(Given exercise 1) Copy the rows word for word, starting at the line containing "Going by where each sits vertically, which of" and continuing through the end of the rows, with both ends included. Omit the pictures.

(Quoted passage)
------------------------------------------------------------------------

What do you expect to learn about in this class? What people, events, concepts or processes
do you expect to learn (more) about?
Class answers:
- People
o Franklin Roosevelt, Woodrow Wilson, King Leopold II, Mao Zedong, Deng
Xaoping, Ho Chi Minh, Ashoka, Marco Polo
- Events
o Cuban Misle Crisis, Arab Spring, Congress of Vienna, Perrs Expedition, Start
of UN (C Yalta), French Revolution, Fall of Constantinople, Reconquista,
Division of Germany
- Concepts/processes
o Confucianism, decolonization, Polis (originally Greek city states; polity =
used in historical social science to refer to political communities without
immediately calling them states), feminism, power – balance of power (BOP),
peace negotiations (e.g. WW II), European Federalism 1944, Middle East, Pan
Arabism
- almost everything 19th century and beyond, 75% is Western International History
or the after effects of it
Prof’s expectations:
- IR as a scholarly discipline is ‘presentist’
o If you restrict your focus on politics from 19th century it is too narrow
- IR as a scholarly discipline is ‘Eurocentric’
o Bias
Is it a problem that IR as a discipline betrays a ‘presentist’ and a ‘Eurocentric bias’?

------------------------------------------------------------------------

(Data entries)
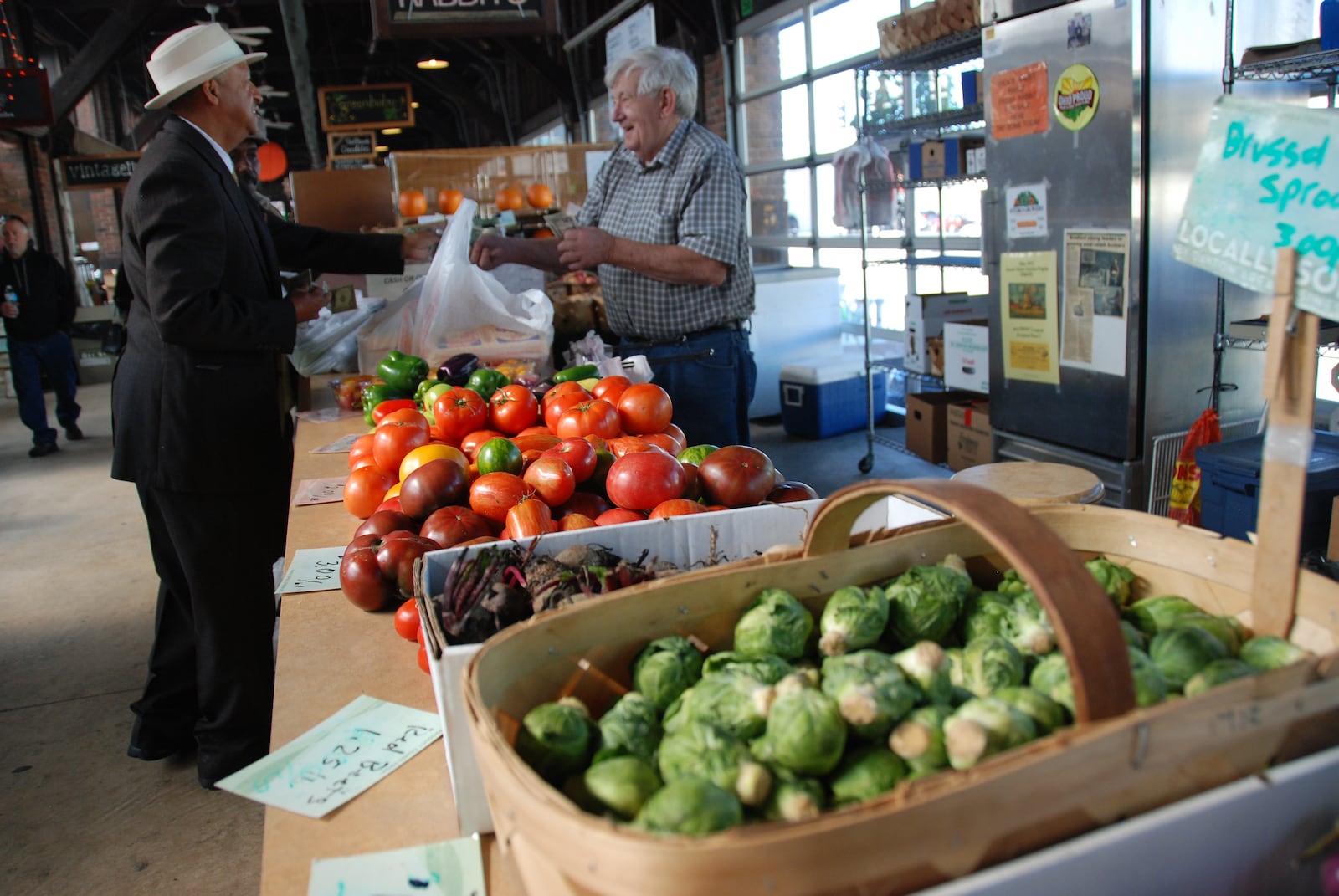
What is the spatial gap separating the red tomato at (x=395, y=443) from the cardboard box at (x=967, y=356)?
11.2ft

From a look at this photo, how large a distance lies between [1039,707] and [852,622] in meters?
0.20

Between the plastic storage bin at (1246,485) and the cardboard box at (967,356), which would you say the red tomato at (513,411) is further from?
the cardboard box at (967,356)

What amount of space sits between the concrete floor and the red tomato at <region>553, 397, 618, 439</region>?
1.31 m

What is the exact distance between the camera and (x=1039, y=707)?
2.51 feet

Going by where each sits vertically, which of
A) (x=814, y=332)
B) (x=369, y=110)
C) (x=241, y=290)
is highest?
(x=369, y=110)

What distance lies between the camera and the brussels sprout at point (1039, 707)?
29.9 inches

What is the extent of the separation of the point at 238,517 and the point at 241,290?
566 mm

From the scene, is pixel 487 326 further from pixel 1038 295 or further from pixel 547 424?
pixel 1038 295

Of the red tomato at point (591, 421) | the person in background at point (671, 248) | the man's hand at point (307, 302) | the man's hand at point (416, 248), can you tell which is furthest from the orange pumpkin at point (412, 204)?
the red tomato at point (591, 421)

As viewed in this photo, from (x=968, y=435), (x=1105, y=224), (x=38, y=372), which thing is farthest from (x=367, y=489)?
(x=38, y=372)

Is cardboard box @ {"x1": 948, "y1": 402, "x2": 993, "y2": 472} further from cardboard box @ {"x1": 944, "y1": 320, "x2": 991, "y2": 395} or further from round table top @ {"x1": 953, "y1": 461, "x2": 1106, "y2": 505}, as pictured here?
round table top @ {"x1": 953, "y1": 461, "x2": 1106, "y2": 505}

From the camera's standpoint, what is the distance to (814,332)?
7.09 meters

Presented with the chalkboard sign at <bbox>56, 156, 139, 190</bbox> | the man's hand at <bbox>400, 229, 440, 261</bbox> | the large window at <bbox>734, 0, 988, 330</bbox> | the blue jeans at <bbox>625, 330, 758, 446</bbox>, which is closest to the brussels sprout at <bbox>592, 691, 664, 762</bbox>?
the blue jeans at <bbox>625, 330, 758, 446</bbox>

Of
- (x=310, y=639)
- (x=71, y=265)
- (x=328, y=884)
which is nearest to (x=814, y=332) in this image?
(x=310, y=639)
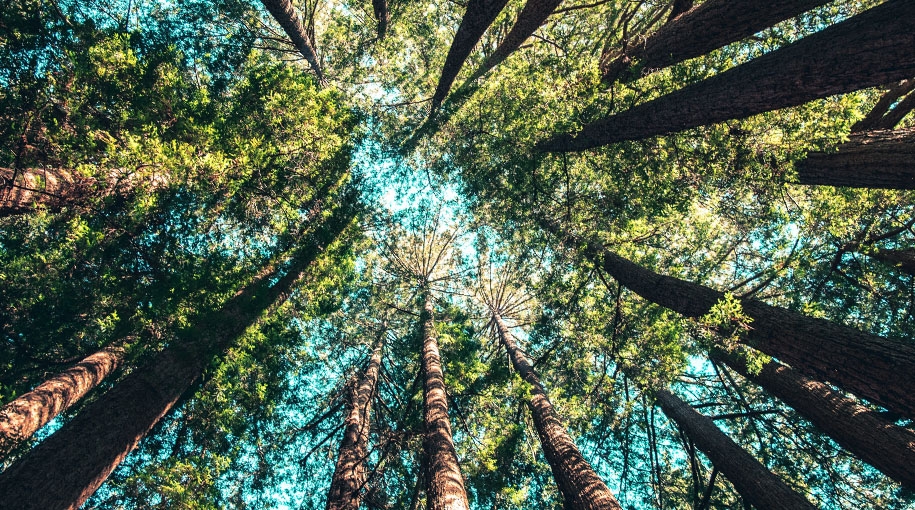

------------------------------------------------------------------------

(Given exercise 2) In the class notes, what portion of what was listed is described as Western International History or its after effects?

(Correct result 1)
Going by where each sits vertically, which of
A) (x=814, y=332)
B) (x=369, y=110)
C) (x=241, y=290)
is highest?
(x=369, y=110)

What distance lies between the camera and the brussels sprout at point (1039, 707)?
29.9 inches

What is the extent of the separation of the point at 238,517 and the point at 241,290?
566 mm

From the scene, is pixel 487 326 further from pixel 1038 295 or further from pixel 547 424?
pixel 1038 295

Of the red tomato at point (591, 421) | the person in background at point (671, 248) | the man's hand at point (307, 302) | the man's hand at point (416, 248), can you tell which is furthest from the orange pumpkin at point (412, 204)?
the red tomato at point (591, 421)

As viewed in this photo, from (x=968, y=435), (x=1105, y=224), (x=38, y=372), which thing is farthest from (x=367, y=489)?
(x=38, y=372)

Is cardboard box @ {"x1": 948, "y1": 402, "x2": 993, "y2": 472} further from cardboard box @ {"x1": 944, "y1": 320, "x2": 991, "y2": 395} or further from round table top @ {"x1": 953, "y1": 461, "x2": 1106, "y2": 505}, as pictured here?
round table top @ {"x1": 953, "y1": 461, "x2": 1106, "y2": 505}

From the camera's standpoint, what is the distance to (814,332)?
7.09 meters

Presented with the chalkboard sign at <bbox>56, 156, 139, 190</bbox> | the man's hand at <bbox>400, 229, 440, 261</bbox> | the large window at <bbox>734, 0, 988, 330</bbox> | the blue jeans at <bbox>625, 330, 758, 446</bbox>, which is closest to the brussels sprout at <bbox>592, 691, 664, 762</bbox>?
the blue jeans at <bbox>625, 330, 758, 446</bbox>

Of
- (x=310, y=639)
- (x=71, y=265)
- (x=328, y=884)
which is nearest to (x=814, y=332) in this image?
(x=310, y=639)

(Correct result 2) 75%